Begin

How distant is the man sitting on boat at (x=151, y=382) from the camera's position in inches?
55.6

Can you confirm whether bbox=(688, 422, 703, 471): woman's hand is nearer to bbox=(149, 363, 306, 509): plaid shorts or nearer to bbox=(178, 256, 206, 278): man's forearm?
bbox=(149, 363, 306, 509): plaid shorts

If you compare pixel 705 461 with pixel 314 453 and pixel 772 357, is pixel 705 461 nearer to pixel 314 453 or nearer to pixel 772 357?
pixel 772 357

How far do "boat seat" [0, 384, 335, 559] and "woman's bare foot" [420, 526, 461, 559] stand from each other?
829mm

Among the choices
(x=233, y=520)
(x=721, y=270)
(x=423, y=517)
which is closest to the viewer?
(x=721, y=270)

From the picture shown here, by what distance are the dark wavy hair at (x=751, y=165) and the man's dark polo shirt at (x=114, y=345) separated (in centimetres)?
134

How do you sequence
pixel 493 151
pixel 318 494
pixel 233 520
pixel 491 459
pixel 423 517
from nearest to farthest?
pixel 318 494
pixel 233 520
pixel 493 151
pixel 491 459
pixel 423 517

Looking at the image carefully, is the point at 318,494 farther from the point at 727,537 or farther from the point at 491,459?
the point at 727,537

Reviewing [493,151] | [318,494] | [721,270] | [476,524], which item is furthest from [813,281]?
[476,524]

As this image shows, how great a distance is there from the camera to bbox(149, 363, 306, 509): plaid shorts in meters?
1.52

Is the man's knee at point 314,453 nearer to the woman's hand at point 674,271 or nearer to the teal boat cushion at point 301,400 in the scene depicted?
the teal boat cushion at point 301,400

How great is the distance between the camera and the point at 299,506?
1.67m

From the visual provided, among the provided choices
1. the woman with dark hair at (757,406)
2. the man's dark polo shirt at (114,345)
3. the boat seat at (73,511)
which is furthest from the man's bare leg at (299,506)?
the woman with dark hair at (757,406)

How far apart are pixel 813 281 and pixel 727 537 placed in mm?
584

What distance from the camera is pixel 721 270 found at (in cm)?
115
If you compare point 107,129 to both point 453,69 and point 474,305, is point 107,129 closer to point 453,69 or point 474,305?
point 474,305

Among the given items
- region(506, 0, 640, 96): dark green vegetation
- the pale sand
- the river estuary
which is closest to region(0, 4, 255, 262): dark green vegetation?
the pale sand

End

Given problem: Arrange the lines of the listing above as a Markdown table with the columns Row and Line, beginning with the line that contains "If you compare point" and continuing through the end of the listing. Leave out blank lines.

Complete response:
| Row | Line |
|---|---|
| 1 | If you compare point 107,129 to both point 453,69 and point 474,305, is point 107,129 closer to point 453,69 or point 474,305? |
| 2 | point 474,305 |
| 3 | Among the given items |
| 4 | - region(506, 0, 640, 96): dark green vegetation |
| 5 | - the pale sand |
| 6 | - the river estuary |
| 7 | which is closest to region(0, 4, 255, 262): dark green vegetation? |
| 8 | the pale sand |